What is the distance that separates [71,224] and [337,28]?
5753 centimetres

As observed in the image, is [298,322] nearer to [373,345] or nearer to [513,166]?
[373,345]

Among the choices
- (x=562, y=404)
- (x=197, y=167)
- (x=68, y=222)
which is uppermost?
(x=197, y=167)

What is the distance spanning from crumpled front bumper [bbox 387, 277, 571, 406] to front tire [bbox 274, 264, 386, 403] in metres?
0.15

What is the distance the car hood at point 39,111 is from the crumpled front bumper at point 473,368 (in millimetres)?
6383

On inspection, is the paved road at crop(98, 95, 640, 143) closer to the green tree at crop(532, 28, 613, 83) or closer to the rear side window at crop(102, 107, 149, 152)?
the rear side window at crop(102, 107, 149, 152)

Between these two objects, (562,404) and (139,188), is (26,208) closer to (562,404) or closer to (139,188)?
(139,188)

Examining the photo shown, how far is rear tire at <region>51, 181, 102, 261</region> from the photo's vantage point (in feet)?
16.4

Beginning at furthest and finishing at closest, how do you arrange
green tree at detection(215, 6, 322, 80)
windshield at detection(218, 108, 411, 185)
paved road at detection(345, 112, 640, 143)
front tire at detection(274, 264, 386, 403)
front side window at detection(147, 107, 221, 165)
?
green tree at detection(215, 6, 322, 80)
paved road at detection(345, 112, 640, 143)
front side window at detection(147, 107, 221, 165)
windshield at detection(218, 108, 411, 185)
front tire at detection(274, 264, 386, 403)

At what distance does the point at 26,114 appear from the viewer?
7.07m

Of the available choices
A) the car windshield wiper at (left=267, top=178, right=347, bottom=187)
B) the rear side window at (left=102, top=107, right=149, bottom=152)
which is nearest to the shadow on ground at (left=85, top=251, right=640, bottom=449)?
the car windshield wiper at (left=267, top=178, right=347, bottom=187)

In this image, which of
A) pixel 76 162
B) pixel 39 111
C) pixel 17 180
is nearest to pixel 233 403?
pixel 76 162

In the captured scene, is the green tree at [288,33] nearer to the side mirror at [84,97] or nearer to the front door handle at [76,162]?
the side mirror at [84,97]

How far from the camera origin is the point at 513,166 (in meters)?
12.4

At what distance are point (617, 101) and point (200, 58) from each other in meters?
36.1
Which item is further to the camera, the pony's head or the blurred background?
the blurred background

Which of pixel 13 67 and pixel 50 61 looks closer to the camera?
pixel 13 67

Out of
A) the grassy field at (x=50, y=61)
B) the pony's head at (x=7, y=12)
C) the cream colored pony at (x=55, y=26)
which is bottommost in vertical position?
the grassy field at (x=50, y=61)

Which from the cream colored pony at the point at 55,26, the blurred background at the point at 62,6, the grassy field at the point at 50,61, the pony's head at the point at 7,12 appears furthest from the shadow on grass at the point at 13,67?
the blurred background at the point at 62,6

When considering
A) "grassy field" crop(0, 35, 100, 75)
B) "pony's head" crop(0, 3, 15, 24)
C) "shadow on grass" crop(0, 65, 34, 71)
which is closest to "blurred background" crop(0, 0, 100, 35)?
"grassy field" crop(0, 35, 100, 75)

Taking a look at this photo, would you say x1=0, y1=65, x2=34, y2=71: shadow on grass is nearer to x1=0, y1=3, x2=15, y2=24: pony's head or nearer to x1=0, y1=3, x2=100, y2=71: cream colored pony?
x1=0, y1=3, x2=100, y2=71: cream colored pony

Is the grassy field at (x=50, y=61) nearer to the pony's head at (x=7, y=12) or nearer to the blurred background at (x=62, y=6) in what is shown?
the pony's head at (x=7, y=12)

### Written instruction
From the records above, extract every entry verbatim.

### Task answer
What is the distance that separates [71,224] and [337,28]?
5753 centimetres

As observed in the image, is [298,322] nearer to [373,345] or nearer to [513,166]?
[373,345]

Among the choices
- (x=562, y=404)
- (x=197, y=167)
- (x=68, y=222)
which is uppermost?
(x=197, y=167)

What is the distance spanning from crumpled front bumper [bbox 387, 277, 571, 406] to front tire [bbox 274, 264, 386, 403] in metres?
0.15

What is the distance the car hood at point 39,111 is from the crumpled front bumper at point 473,368 (in millimetres)?
6383

On inspection, is the paved road at crop(98, 95, 640, 143) closer to the green tree at crop(532, 28, 613, 83) or closer to the rear side window at crop(102, 107, 149, 152)?
the rear side window at crop(102, 107, 149, 152)

Between these two objects, (562,404) and (139,188), is (26,208) closer to (562,404) or closer to (139,188)?
(139,188)

Examining the photo shown, how far is rear tire at <region>51, 181, 102, 261</region> from the photo's vantage point (in feet)?
16.4

Beginning at furthest and finishing at closest, how do you arrange
green tree at detection(215, 6, 322, 80)
windshield at detection(218, 108, 411, 185)
paved road at detection(345, 112, 640, 143)
front tire at detection(274, 264, 386, 403)
front side window at detection(147, 107, 221, 165)
?
green tree at detection(215, 6, 322, 80)
paved road at detection(345, 112, 640, 143)
front side window at detection(147, 107, 221, 165)
windshield at detection(218, 108, 411, 185)
front tire at detection(274, 264, 386, 403)

At what distance does the point at 26,114 appear from the viewer?
7.07m

Of the available choices
A) the car windshield wiper at (left=267, top=178, right=347, bottom=187)
B) the rear side window at (left=102, top=107, right=149, bottom=152)
which is nearest to the shadow on ground at (left=85, top=251, right=640, bottom=449)?
the car windshield wiper at (left=267, top=178, right=347, bottom=187)

In this image, which of
A) pixel 76 162
B) pixel 39 111
C) pixel 17 180
is nearest to pixel 233 403?
pixel 76 162

In the captured scene, is the green tree at [288,33] nearer to the side mirror at [84,97] or nearer to the front door handle at [76,162]?
the side mirror at [84,97]

How far from the camera origin is the point at 513,166 (in meters)?
12.4

At what distance are point (617, 101) and point (200, 58) from each other in meters?
36.1
Which item is further to the camera, the pony's head or the blurred background?
the blurred background

Which of pixel 13 67 and pixel 50 61 looks closer to the camera?
pixel 13 67

Out of
A) the grassy field at (x=50, y=61)
B) the pony's head at (x=7, y=12)
C) the cream colored pony at (x=55, y=26)
which is bottommost in vertical position?
the grassy field at (x=50, y=61)

Which from the cream colored pony at the point at 55,26, the blurred background at the point at 62,6, the grassy field at the point at 50,61, the pony's head at the point at 7,12 appears furthest from the shadow on grass at the point at 13,67?
the blurred background at the point at 62,6

When considering
A) "grassy field" crop(0, 35, 100, 75)
B) "pony's head" crop(0, 3, 15, 24)
C) "shadow on grass" crop(0, 65, 34, 71)
which is closest to "blurred background" crop(0, 0, 100, 35)?
"grassy field" crop(0, 35, 100, 75)

Taking a look at this photo, would you say x1=0, y1=65, x2=34, y2=71: shadow on grass is nearer to x1=0, y1=3, x2=15, y2=24: pony's head or nearer to x1=0, y1=3, x2=100, y2=71: cream colored pony?
x1=0, y1=3, x2=100, y2=71: cream colored pony

Is the grassy field at (x=50, y=61) nearer to the pony's head at (x=7, y=12) or nearer to the blurred background at (x=62, y=6) in what is shown?
the pony's head at (x=7, y=12)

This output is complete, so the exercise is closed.